The Board of Directors, in its meeting held today in Bilbao, has approved the Chairman’s proposal
IGNACIO GALÁN REINFORCES IBERDROLA’s ORGANISATIONAL STRUCTURE BY SETTING UP TWO NEW DEPARTMENTS: INTERNATIONAL AND BUSINESS DEVELOPMENT
- On 2 January, 2009, the Company will pay out an interim dividend of €0.143 per share corresponding to 2008 profits
The Board of Directors of IBERDROLA, in a meeting held today in Bilbao, approved the proposal presented by its Chairman, Ignacio Galán, to reinforce the Company’s organisational structure by setting up two new departments: an International Department and a Business Development Department.
The new International Department will be headed up by Amparo Moraleda, an industrial engineering graduate from ICAI, who immediately prior to this appointment was chairman of US multinational IBM’s subsidiaries in Spain, Portugal, Greece, Israel and Turkey.
The Business Development Department, meanwhile, will be headed up by Pedro Azagra, an ICADE graduate in business administration and law who has worked in IBERDROLA since 1997. In recent years, Mr. Azagra has been working on business development initiatives at the Company. There are no other changes to the Company’s corporate or business departments.
Separately, the Board has approved a 24.35% increase in the interim dividend to €0.143 per share (gross), corresponding to 2008 profits to be paid out on 2 January, 2009. This dividend will amount to around €700 million, compared to €560 million last year.
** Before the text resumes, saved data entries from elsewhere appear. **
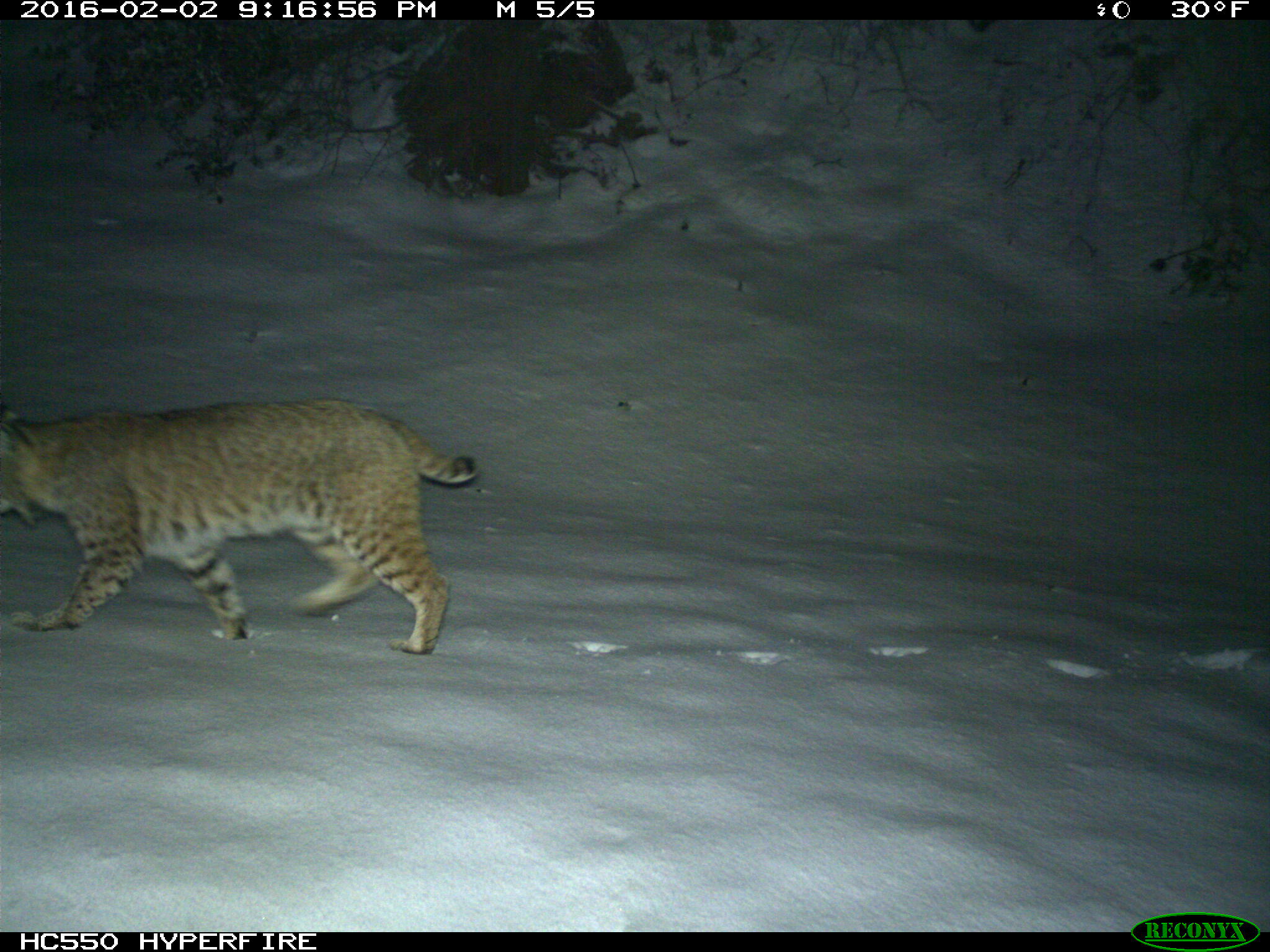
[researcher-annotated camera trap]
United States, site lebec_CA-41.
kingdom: Animalia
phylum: Chordata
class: Mammalia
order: Carnivora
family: Felidae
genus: Lynx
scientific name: Lynx rufus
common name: bobcat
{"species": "Lynx rufus (bobcat)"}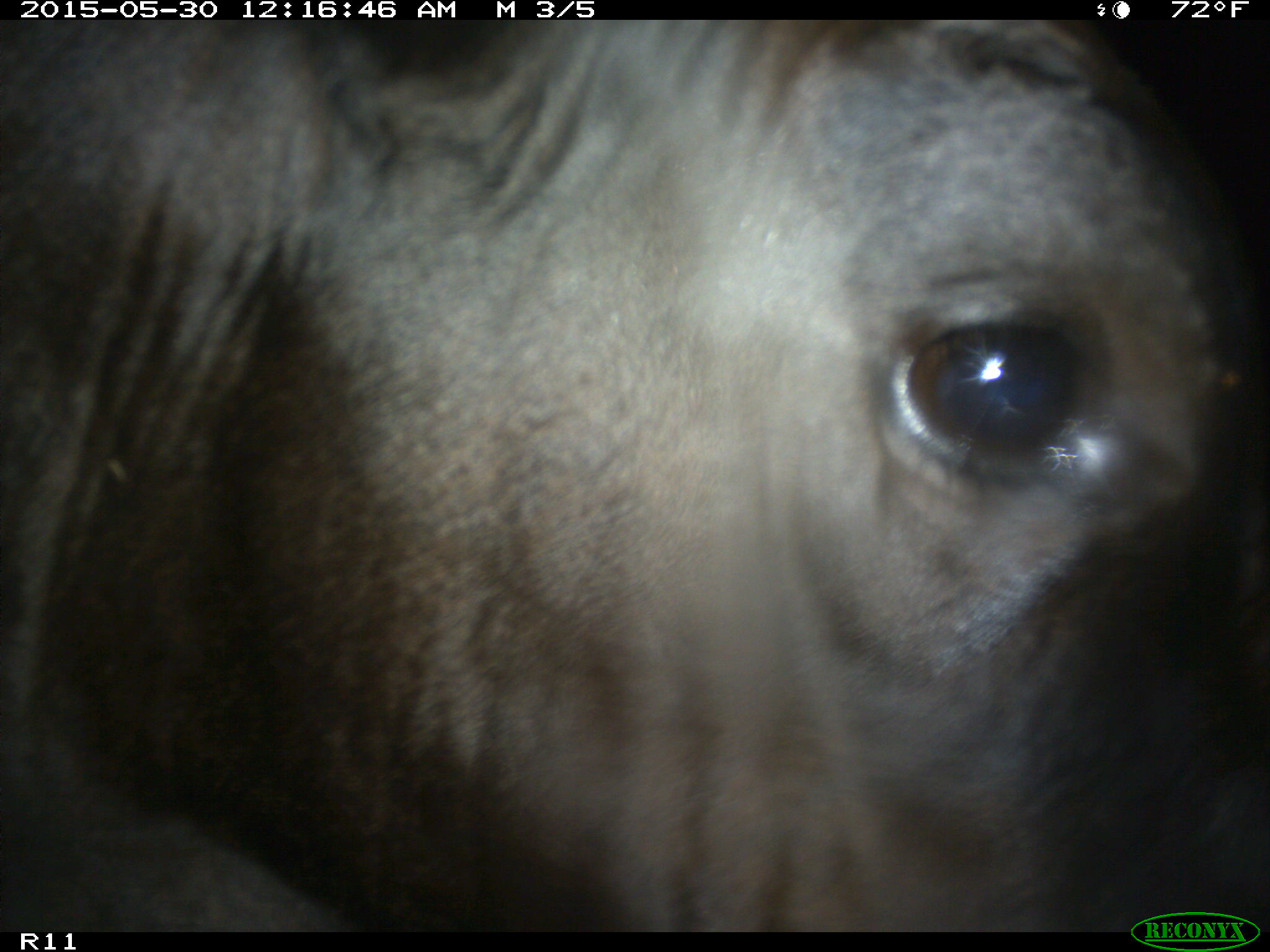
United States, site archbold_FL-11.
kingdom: Animalia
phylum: Chordata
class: Mammalia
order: Artiodactyla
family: Bovidae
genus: Bos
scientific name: Bos taurus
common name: domestic cow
Bos taurus (domestic cow).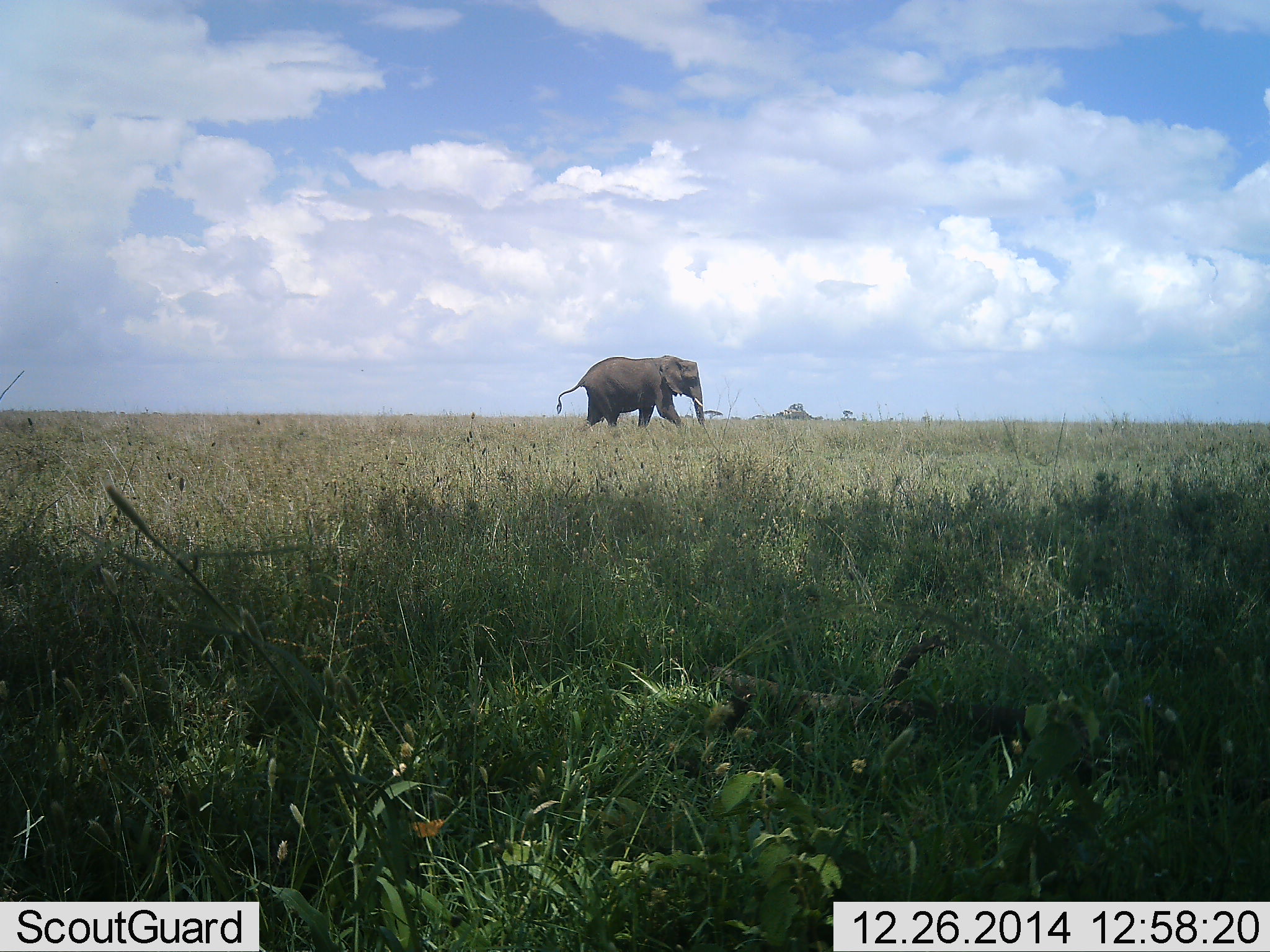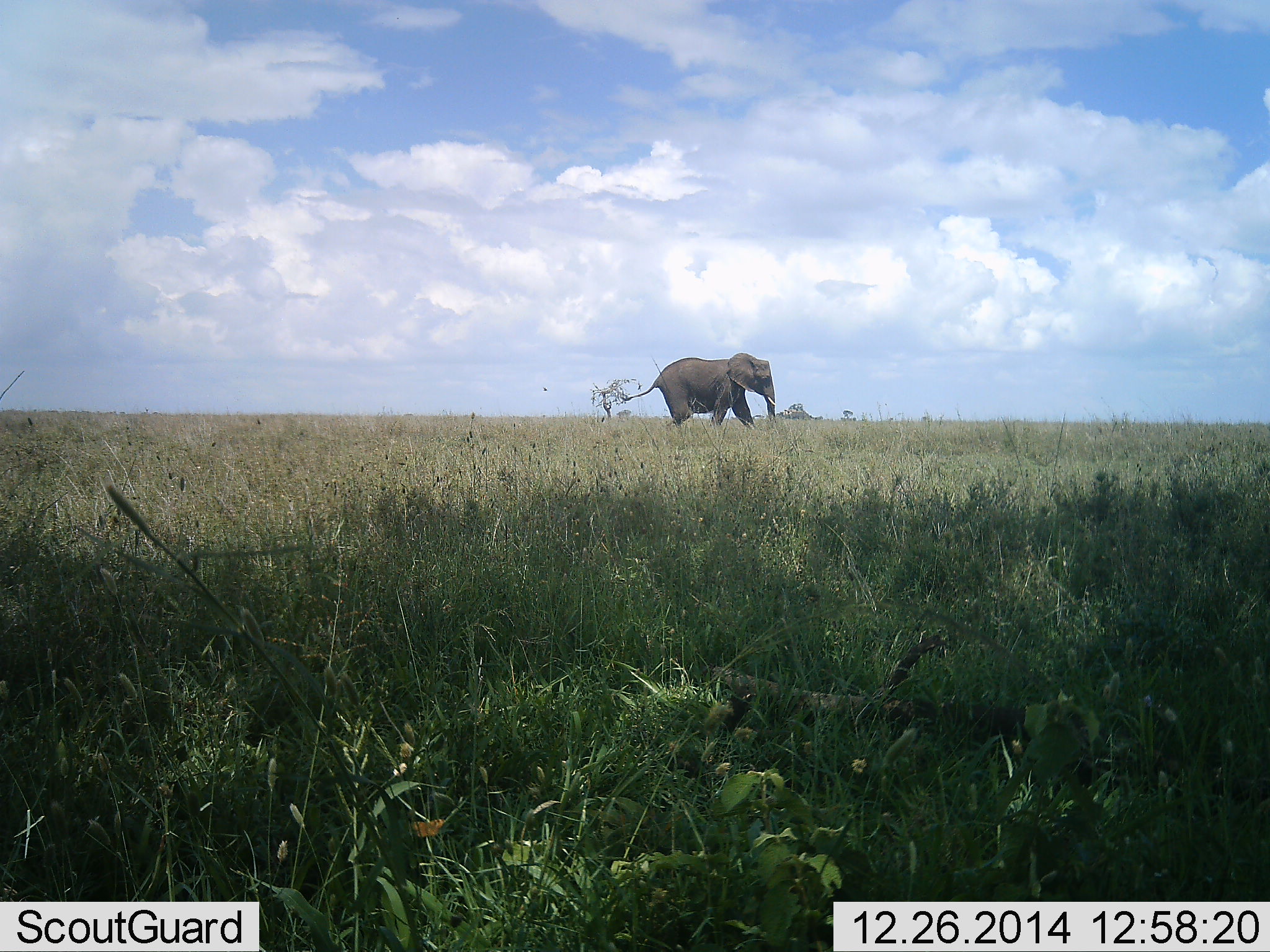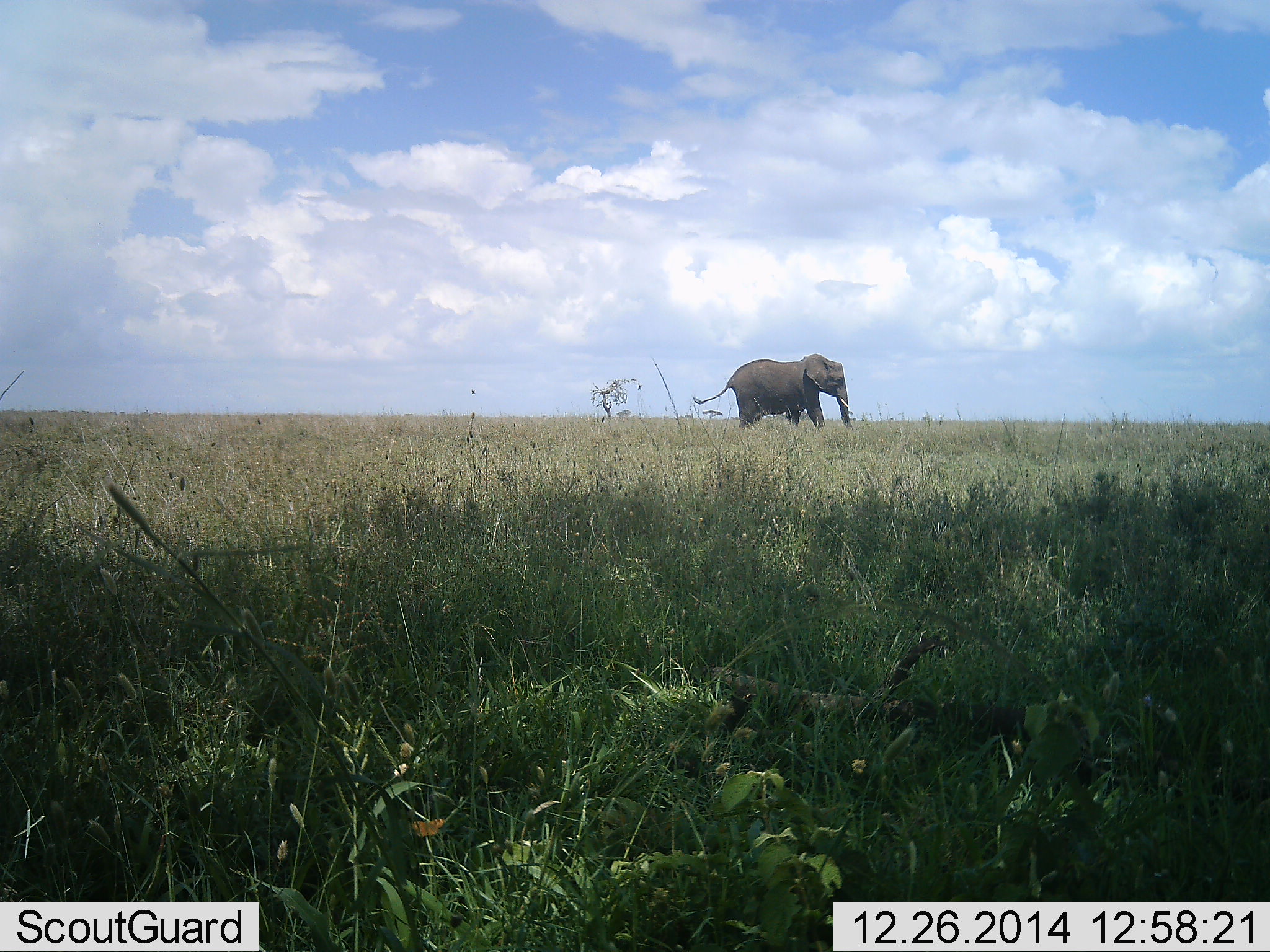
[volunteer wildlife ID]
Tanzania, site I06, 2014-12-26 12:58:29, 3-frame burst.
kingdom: Animalia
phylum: Chordata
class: Mammalia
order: Proboscidea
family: Elephantidae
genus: Loxodonta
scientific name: Loxodonta africana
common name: african bush elephant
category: elephant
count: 1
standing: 0%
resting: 0%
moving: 100%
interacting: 0%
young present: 0%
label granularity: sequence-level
The agreement taken by IBERDROLA’s highest governing body is in line with the commitments of the Company to its investors and reflects the Group’s strong earnings momentum, underpinned by growth in new businesses and in the international division.
IBERDROLA’s shareholders will ultimately vote to approve the Board’s proposal for the total dividend corresponding to 2008 earnings at the General Shareholders’ Meeting, to be held in Bilbao in the first half of next year.
The Board of Directors also gave the green light to launching the fifth Dividend Reinvestment Plan (DRP), thereby again offering its shareholders the opportunity to reinvest their dividends in IBERDROLA shares.
Thanks to this plan, IBERDROLA’s shareholders will be able to conveniently and easily increase their shareholdings in the Company. One of the greatest attractions of IBERDROLA’s DRP lies with the fact that the purchase of new shares by existing shareholders is free of applicable settlement and brokerage fees, which are borne by the Company.
Shareholders who participate in the DRP will have to reinvest the entire dividend received (net) in IBERDROLA shares, as partial re-investments are not provided for. The new shares will carry the same voting and economic rights as those already outstanding.
IBERDROLA’s Dividend Reinvestment Plan was designed as a long-term program, and is therefore expected to continue to be available for additional dividend payments by the company in future years. Although all shareholders can participate in the DRP, this initiative is particularly targeted at its more than 450,000 minority shareholders who currently own around 30% of the Company.
The deadline for signing up for the DRP is 31 December
Shareholders can sign up for the DRP from tomorrow until Monday, 31 December at market closing. The Company’s shareholders, following the procedure established by their depository entity, are also entitled to cancel their orders to join the Plan within the same timeframe.
The price for purchasing the Company’s shares will be set at the weighted average ex-dividend price over the 5 working days of the trading sessions between 19 and 30 December inclusive. The number of shares to be received – the net dividend received divided by the purchase price – will be rounded down to the nearest whole number of shares and any surplus will be paid into the cash accounts of each shareholder signing up for the DRP.
Although IBERDROLA will bear the brokerage and settlement fees entailed in the share purchases, it will not assume the fees or commissions, if any, that depositories charge their clients for processing the reinvestment orders.
This communication does not constitute an offer of purchase, sale or exchange or a request for an offer of purchase, sale or exchange of values. The shares of Iberdrola S.A. cannot be offered or sold in the United States, except if this is carried out through a declaration of effective notification of what is laid out in the Securities Act or under the protection of a valid exemption of the need for notification.